GPL Ghostscript 9.07: Unrecoverable error, exit code 1
Note that ff is pointing to the same file that converts fine when using gm convert from command line.
I've tried also passing an ImageFieldFile instance (iff) and get the following error:
In [5]: im = get_thumbnail(iff, '400x400', quality=95)
identify.exe: Corrupt JPEG data: 1 extraneous bytes before marker 0xdb `c:\users\thin\appdata\local\temp\tmpxs7m5p' # warning/jpeg.c/JPEGWarningHandler/348.
identify.exe: Corrupt JPEG data: 1 extraneous bytes before marker 0xc4 `c:\users\thin\appdata\local\temp\tmpxs7m5p' # warning/jpeg.c/JPEGWarningHandler/348.
identify.exe: Corrupt JPEG data: 1 extraneous bytes before marker 0xda `c:\users\thin\appdata\local\temp\tmpxs7m5p' # warning/jpeg.c/JPEGWarningHandler/348.
Invalid Parameter - -auto-orient
Changing back sorl settings to use the default PIL backend and repeating the command for jpg to jpg conversion, the thumbnail image is generated without errors/warnings and available through the cache.
It seems that sorl is copying the source file to a temporary file before passing it to gm - and that the problem originates in this copy operation.
I've found what I believe to be the copy operation in the sources of sorl_thumbnail-11.12-py2.7.egg\sorl\thumbnail\engines\convert_engine.py lines 47-55:
class Engine(EngineBase):
...
def get_image(self, source):
"""
Returns the backend image objects from a ImageFile instance
"""
handle, tmp = mkstemp()
with open(tmp, 'w') as fp:
fp.write(source.read())
os.close(handle)
return {'source': tmp, 'options': SortedDict(), 'size': None}
Could the problem be here - I don't see it!

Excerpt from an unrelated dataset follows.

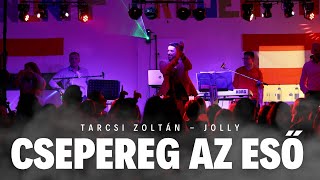 Jolly - Csepereg az eső (Unterwart - Ausztria)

Any suggestions of how to overcome this problem would be greatly appreciated!
I'm using django 1.4, sorl-thumbnail 11.12 with memcached and ghostscript 9.07.
After some trial and error, I found that the problem could be solved by changing the write mode from 'w' to 'wb', so that the sources of sorl_thumbnail-11.12-py2.7.egg\sorl\thumbnail\engines\convert_engine.py lines 47-55 now read:
class Engine(EngineBase):
...
def get_image(self, source):
"""
Returns the backend image objects from a ImageFile instance
"""
handle, tmp = mkstemp()
with open(tmp, 'wb') as fp:
fp.write(source.read())
os.close(handle)
return {'source': tmp, 'options': SortedDict(), 'size': None}
There are I believe two other locations in the convert_engine.py file, where the same change should be made.

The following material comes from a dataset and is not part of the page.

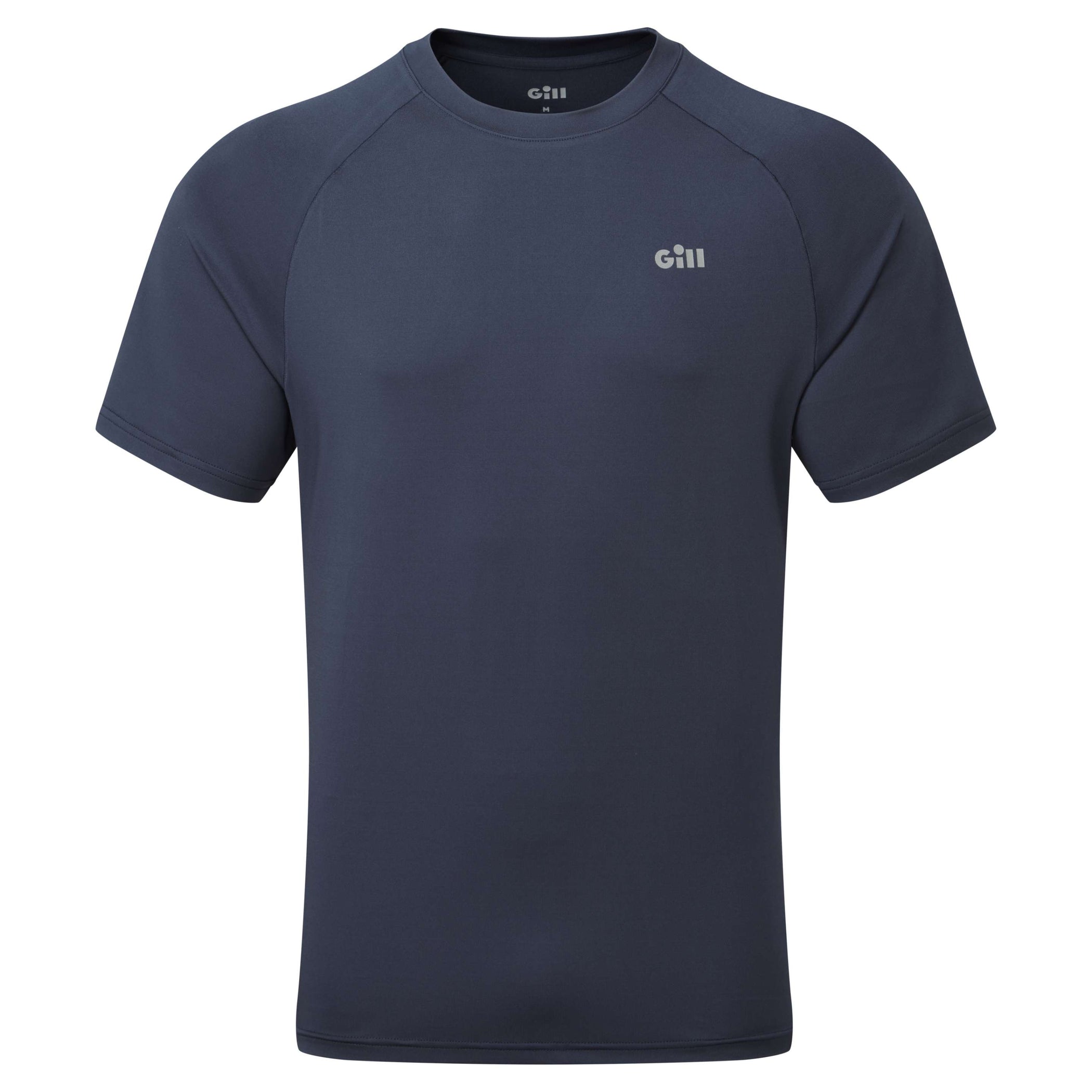 Pursuit Short Sleeve Top - Navy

After that, the gm convert command was able to process the file.
However, since my pdf's are fairly large multipage pdf's I then ran into other problems, the most important being that the get_image method makes a full copy of the file before the thumbnail is generated. With filesizes around 50 Mb it therefore turns out to be a very slow process, and finally I've opted for bypassing sorl and calling gm directly. The thumbnail is then stored in a standard ImageField. Not so elegant, but much faster.